Kondisi ini dapat menyebabkan wanita hamil mengalami perdarahan pada trimester ketiga dan
kehilangan banyak darah setelah bersalin.Kondisi yang lebih serius bisa terjadi saat plasenta
melekat di otot rahim (plasenta inkreta), dan saat plasenta tumbuh melewati dinding rahim
(plasenta perkreta).Situasi ini biasanya ditangani dengan operasi caesar dan pada sebagian besar
kasus dilanjutkan dengan pengangkatan rahim.

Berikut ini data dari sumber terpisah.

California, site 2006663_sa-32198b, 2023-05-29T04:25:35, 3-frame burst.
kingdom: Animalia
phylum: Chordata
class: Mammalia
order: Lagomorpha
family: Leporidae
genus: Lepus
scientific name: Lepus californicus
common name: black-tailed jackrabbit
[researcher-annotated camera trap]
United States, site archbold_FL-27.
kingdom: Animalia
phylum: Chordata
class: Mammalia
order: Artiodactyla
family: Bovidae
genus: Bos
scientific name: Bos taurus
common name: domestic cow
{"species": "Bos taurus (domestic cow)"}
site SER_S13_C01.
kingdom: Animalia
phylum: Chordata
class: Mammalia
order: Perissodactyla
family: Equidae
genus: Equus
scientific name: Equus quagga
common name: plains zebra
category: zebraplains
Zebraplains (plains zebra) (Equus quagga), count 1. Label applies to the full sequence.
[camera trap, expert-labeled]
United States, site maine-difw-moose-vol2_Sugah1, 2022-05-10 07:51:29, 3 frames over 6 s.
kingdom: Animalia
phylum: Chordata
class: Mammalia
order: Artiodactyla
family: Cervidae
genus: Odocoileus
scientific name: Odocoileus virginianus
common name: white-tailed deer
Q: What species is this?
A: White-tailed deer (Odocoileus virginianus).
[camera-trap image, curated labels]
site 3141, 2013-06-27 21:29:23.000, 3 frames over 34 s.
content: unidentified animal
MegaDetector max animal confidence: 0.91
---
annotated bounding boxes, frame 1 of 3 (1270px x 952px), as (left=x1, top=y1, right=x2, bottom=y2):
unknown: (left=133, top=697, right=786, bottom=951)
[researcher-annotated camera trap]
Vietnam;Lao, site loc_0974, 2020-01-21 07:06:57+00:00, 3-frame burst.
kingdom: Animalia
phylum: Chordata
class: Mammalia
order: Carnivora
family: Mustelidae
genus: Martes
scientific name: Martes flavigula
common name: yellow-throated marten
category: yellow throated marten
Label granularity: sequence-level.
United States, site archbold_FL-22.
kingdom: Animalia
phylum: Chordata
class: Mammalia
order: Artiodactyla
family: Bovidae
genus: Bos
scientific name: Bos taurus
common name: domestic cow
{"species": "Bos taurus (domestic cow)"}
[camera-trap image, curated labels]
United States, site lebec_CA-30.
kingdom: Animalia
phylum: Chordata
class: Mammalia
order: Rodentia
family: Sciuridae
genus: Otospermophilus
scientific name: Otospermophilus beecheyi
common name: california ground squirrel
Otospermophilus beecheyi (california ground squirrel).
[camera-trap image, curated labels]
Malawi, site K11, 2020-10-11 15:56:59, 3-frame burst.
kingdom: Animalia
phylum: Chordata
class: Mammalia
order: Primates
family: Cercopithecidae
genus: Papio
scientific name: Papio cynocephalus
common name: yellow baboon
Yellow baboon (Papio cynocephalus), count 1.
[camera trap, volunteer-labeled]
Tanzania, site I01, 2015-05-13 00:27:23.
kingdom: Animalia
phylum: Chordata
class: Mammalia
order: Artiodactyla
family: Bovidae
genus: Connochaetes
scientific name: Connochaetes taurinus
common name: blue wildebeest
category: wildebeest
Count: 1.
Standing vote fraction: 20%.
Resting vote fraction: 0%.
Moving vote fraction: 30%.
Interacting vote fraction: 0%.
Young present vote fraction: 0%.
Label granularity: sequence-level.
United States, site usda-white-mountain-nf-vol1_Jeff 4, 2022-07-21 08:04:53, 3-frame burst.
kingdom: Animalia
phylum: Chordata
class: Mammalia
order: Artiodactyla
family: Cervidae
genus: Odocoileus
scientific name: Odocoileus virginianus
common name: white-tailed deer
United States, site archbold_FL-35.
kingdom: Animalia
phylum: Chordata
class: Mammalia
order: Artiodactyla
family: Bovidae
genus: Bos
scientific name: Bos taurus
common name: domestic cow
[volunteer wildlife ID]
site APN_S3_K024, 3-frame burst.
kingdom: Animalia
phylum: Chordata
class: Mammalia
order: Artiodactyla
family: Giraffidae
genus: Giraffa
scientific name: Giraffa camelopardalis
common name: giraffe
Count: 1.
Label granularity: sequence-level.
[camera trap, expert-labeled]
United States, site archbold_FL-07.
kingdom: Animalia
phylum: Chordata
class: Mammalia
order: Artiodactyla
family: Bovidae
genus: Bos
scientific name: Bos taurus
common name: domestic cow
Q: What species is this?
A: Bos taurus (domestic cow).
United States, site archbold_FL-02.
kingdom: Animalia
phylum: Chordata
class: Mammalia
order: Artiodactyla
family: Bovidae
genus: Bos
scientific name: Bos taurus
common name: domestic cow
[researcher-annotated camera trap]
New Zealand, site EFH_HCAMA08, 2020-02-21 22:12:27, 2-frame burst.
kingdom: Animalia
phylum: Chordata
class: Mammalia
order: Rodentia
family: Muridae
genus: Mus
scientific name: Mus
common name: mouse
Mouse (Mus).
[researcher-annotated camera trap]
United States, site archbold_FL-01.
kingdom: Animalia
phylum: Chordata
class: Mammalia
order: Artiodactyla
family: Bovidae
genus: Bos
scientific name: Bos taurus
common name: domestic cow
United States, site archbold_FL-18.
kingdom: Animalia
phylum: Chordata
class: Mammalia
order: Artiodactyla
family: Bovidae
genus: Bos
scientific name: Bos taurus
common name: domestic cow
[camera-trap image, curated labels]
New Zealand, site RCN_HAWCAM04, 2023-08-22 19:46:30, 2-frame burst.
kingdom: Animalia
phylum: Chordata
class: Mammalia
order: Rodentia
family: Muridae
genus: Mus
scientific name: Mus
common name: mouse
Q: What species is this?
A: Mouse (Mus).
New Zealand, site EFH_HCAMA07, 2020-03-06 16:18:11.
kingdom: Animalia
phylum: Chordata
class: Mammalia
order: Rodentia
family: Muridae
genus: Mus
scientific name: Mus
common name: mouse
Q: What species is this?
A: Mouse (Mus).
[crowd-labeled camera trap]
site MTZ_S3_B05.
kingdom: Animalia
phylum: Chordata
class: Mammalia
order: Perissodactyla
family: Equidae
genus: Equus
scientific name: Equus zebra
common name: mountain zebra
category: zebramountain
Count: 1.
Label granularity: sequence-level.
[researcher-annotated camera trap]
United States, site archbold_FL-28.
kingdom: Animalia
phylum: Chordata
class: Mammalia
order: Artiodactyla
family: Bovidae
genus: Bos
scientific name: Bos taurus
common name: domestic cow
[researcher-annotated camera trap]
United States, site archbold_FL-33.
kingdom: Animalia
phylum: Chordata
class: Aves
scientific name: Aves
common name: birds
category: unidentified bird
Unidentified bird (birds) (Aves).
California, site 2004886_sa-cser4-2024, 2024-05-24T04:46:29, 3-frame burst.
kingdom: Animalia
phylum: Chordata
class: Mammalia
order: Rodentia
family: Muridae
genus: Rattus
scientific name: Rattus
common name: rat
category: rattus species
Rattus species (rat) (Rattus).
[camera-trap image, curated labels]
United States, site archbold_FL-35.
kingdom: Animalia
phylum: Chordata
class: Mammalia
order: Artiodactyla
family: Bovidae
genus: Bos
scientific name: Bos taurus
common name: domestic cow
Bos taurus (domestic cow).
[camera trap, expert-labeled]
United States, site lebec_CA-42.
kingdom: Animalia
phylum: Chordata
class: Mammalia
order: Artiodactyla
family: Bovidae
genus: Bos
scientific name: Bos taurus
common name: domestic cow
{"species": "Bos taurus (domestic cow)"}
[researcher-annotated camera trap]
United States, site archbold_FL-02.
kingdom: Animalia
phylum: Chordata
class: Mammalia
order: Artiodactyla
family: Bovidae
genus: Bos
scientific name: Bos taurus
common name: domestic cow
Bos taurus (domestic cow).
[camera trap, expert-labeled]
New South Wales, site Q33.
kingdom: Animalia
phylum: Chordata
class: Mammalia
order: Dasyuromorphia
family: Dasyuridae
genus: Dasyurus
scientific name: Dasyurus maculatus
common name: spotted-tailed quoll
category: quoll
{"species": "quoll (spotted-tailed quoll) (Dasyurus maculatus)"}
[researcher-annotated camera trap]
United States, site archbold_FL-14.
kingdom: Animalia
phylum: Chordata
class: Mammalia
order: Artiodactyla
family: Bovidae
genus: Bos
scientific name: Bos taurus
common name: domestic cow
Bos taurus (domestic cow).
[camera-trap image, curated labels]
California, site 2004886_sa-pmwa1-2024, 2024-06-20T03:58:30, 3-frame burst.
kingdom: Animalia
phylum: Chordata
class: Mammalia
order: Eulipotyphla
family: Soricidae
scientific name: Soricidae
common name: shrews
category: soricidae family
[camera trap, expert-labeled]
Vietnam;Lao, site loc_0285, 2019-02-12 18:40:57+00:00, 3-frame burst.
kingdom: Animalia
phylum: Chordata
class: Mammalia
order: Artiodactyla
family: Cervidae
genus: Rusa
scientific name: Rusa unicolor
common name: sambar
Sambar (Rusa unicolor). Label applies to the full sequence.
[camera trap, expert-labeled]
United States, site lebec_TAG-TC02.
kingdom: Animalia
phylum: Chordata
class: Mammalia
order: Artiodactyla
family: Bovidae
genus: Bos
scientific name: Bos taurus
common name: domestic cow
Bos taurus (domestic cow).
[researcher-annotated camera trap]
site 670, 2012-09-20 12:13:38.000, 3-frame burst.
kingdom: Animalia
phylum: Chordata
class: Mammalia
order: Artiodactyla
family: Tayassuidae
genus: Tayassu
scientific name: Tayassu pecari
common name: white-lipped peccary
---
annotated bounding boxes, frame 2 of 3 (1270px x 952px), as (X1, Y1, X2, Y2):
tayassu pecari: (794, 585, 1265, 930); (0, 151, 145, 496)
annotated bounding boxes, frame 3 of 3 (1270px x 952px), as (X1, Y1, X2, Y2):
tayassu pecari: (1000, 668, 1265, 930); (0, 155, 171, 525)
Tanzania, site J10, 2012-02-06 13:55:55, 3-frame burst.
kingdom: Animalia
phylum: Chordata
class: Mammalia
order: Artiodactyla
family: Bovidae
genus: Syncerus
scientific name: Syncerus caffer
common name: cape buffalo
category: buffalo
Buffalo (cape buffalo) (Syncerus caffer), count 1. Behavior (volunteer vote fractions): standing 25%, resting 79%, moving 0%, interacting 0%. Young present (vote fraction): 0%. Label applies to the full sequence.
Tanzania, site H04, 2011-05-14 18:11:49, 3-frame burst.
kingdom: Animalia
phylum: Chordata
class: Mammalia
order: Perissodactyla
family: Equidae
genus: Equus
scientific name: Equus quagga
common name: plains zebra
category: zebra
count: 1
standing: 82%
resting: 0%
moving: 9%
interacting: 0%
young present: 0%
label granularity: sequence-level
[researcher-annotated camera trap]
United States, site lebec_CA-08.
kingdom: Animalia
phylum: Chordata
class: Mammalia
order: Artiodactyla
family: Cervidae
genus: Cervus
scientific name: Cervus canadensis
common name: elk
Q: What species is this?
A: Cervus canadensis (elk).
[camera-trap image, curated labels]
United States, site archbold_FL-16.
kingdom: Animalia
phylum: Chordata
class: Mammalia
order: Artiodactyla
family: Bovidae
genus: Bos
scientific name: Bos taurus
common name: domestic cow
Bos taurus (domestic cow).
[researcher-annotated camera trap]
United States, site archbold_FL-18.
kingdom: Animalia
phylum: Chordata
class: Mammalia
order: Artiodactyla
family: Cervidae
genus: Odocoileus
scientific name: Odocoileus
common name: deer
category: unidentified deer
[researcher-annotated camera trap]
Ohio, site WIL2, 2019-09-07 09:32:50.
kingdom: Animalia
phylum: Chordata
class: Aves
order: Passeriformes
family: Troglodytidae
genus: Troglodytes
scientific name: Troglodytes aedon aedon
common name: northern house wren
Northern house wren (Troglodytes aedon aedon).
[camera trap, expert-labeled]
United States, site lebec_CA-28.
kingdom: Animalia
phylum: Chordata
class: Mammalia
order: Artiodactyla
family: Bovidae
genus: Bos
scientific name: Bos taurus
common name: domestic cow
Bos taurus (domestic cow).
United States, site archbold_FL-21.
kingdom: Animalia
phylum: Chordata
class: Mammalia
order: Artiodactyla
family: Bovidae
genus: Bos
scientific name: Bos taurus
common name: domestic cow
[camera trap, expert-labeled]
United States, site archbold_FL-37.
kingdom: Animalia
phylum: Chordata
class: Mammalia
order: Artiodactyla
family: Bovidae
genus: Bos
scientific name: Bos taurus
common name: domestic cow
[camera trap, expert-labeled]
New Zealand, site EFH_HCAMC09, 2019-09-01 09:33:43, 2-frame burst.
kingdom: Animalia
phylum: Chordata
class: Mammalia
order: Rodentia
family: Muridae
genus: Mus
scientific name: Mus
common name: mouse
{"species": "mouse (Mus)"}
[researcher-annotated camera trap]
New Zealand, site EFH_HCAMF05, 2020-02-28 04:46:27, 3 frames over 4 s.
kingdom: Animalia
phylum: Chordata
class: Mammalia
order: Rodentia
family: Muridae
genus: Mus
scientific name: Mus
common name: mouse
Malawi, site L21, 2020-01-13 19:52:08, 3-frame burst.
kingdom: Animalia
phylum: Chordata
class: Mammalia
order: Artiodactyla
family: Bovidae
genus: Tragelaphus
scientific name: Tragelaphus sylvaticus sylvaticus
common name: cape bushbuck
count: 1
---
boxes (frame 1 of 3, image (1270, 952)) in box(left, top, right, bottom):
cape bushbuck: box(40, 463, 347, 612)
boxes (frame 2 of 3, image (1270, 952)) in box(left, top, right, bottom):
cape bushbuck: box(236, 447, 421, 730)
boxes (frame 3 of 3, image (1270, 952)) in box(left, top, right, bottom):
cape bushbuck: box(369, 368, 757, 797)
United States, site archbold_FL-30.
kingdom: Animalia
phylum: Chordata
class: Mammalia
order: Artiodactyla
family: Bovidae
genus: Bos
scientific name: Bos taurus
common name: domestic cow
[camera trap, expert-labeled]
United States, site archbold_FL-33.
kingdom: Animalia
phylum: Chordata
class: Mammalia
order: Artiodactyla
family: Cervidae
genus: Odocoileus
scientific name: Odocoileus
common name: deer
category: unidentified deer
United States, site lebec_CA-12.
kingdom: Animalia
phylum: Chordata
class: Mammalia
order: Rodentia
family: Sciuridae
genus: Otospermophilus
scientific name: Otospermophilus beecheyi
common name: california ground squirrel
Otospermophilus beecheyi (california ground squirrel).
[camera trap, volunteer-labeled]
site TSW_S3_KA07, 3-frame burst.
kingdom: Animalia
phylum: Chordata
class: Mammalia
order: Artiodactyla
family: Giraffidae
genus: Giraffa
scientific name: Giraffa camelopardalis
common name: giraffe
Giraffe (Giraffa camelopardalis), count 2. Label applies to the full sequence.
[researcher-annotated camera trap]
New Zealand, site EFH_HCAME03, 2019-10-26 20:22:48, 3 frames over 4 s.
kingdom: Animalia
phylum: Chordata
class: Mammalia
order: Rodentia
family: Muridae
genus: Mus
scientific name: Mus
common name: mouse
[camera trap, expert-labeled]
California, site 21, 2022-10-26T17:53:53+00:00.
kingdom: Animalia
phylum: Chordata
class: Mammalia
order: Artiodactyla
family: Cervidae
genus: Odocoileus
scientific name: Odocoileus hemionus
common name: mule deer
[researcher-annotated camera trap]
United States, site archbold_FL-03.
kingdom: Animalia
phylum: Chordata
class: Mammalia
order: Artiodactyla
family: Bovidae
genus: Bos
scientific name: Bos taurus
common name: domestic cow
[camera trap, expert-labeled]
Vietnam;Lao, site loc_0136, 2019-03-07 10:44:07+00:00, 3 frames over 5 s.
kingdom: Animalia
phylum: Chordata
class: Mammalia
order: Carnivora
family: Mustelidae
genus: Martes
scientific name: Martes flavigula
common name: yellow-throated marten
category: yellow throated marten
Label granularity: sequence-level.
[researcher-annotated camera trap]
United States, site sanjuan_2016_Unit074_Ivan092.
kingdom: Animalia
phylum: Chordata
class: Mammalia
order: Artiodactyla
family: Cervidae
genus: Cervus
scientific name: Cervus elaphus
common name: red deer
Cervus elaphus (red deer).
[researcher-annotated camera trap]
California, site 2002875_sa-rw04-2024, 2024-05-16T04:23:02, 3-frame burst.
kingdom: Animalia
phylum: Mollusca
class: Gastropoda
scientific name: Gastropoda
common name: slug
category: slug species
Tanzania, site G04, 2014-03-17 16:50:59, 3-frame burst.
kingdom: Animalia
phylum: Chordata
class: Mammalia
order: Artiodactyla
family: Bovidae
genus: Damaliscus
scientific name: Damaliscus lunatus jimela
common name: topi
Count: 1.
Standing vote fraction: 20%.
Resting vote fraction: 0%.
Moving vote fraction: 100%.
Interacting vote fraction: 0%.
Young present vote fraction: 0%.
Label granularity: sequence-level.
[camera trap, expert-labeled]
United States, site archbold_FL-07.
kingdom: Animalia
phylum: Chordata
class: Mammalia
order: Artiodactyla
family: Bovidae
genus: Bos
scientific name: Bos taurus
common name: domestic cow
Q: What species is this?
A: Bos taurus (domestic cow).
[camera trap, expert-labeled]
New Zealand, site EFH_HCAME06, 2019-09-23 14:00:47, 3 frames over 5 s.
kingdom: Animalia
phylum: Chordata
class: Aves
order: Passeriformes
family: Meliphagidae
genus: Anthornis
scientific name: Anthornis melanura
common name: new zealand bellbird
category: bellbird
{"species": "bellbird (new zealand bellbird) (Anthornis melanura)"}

Retensi plasenta (retensio placenta)


Pada proses persalinan, normalnya dalam waktu 30 menit setelah bayi lahir plasenta akan ikut
dikeluarkan dari rahim.Plasenta disebut tertahan jika organ ini masih menempel pada dinding
rahim dan terjebak di belakang mulut rahim yang setengah tertutup, hingga 30 menit atau satu
jam setelah persalinan.Jika tidak segera ditangani, retensi plasenta dapat membuat ibu kehilangan
banyak darah yang dapat membahayakan nyawa.

Insufisiensi plasenta (placental insufficiency)


Plasenta yang tidak berkembang dengan sempurna atau rusak (insufisiensi plasenta)
merupakan komplikasi serius pada kehamilan. Kondisi ini dapat disebabkan oleh aliran darah dari
sang ibu tidak mencukupi di masa kehamilan. Plasenta yang tidak berkembang menyebabkan janin
juga tidak dapat berkembang sehingga mengalami kelainan (cacat bawaan lahir), persalinan
prematur, hingga berat badan rendah saat lahir.Kondisi ini dapat disebabkan oleh
anemia, diabetes, hipertensi, kebiasaan merokok, efek samping obat-obatan, dan gangguan
pembekuan darah pada ibu.
Faktor Risiko Gangguan Plasenta
Berbagai gangguan plasenta dapat disebabkan oleh banyak hal, namun pada kebanyakan kasus
gangguan plasenta ini tidak diketahui dengan pasti apa penyebabnya. Akan tetapi, ada beberapa
faktor risiko yang dapat memperbesar kemungkinan ibu hamil terkena gangguan plasenta, di
antaranya:
 Tekanan darah tinggi
 Hamil di atas usia 40
 Ketuban pecah dini sebelum waktu bersalin
 Gangguan pembekuan darah
 Mengandung bayi kembar
 Menggunakan narkoba
 Pernah menjalani prosedur medis pada rahim
 Pernah mengalami cedera pada perut, seperti terjatuh atau perut terbentur
 Pernah mengalami gangguan plasenta pada kehamilan sebelumnya
Segera periksakan diri ke dokter kandungan jika Anda mengalami gejala yang mengacu pada /
gangguan plasenta, seperti sakit perut, nyeri punggung yang tidak tertahankan, perdarahan
vagina, dan kontraksi rahim terus-menerus sebelum waktu bersalin.
Selain karena gangguan plasenta, periksakan juga kehamilan Anda ketika Anda mengalami cedera
perut, seperti karena terjatuh atau kecelakaan. Tujuannya agar segala kelainan yang mungkin
terjadi bisa diantisipasi sejak dini.